ÖLÜMSÜZLÜĞE İNANIYORLAR
Kazılara şehrin akropolü denilen en yüksek kısmından başladıklarını anlatan Atik, ana tanrıça ve sağlık tanrısı kutsal alanlarını bulmalarının çok önemli olduğunu dile getirdi.
Atik, Trakların ölümsüzlük inanışına sahip olduklarını aktararak, "Trak aristokratlarının krala yakın olduğunu biliyoruz. Traklar ana tanrıçaya inanıyorlar ve ana tanrıçanın Trak kralıyla sembolik olarak evlenerek, ona ölümsüzlük verdiğine inanıyorlar. Kral, ana tanrıça gibi ölümsüzlük dağıtabiliyor.
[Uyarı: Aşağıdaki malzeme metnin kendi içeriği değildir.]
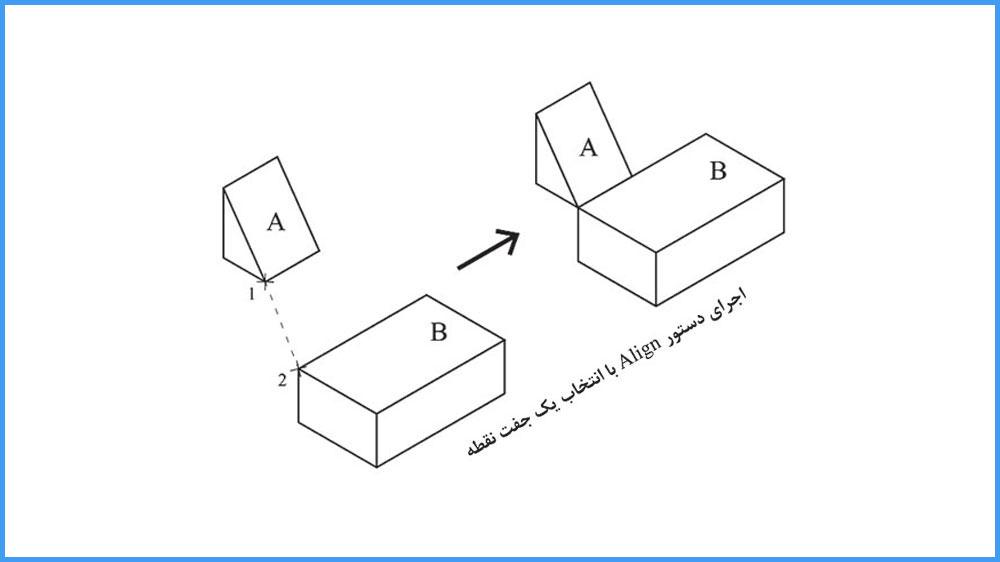 01 دستور Align- در جفت نقطهها همیشه نقطه اول روی موضوعات انتخاب شده و نقطه دوم روی موضوعات مقصد انتخاب میشود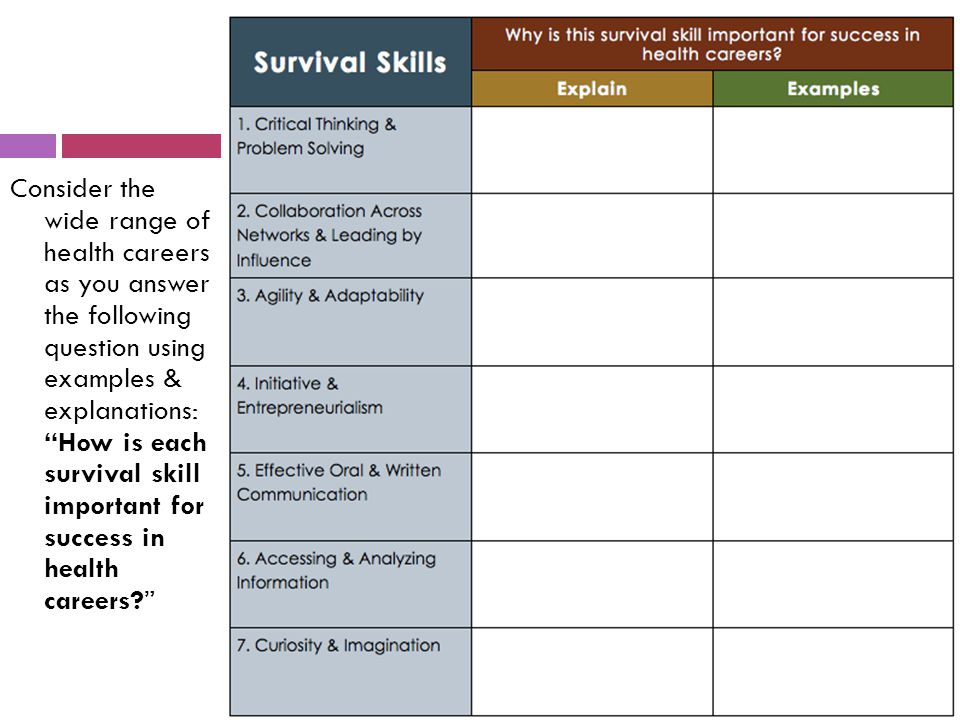 Consider the wide range of health careers as you answer the following question using examples & explanations: How is each survival skill important for success in health careers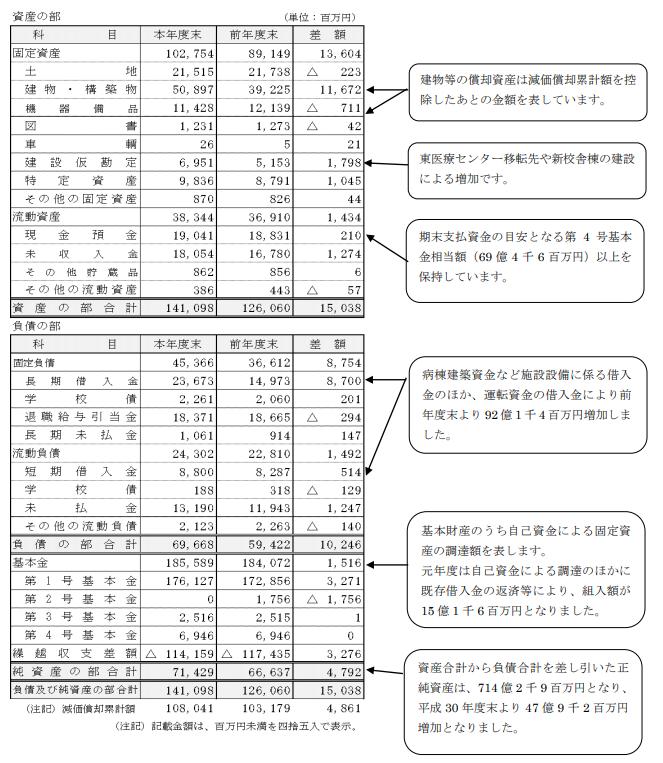 f:id:naoto0211:20210505121642p:plain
Onun için aristokratlar da ona yakın oluyorlar ki ölümsüzlüğe kavuşsunlar. İnsan kurbanları var. Bir Trak gönüllü olarak dikiliyor ve 3 Trak mızrak atıyor, onu öldürüyorlar. Ölmezse kötü ruhlu oluyor, ölürse ölümsüzlüğe kavuşuyor. Değişik inançları olan ilginç bir toplum. Yazılı kaynaklarda bildiğimiz şeyleri kazılarla ortaya çıkardığımız zaman bir yenilik oluyor." ifadesini kullandı.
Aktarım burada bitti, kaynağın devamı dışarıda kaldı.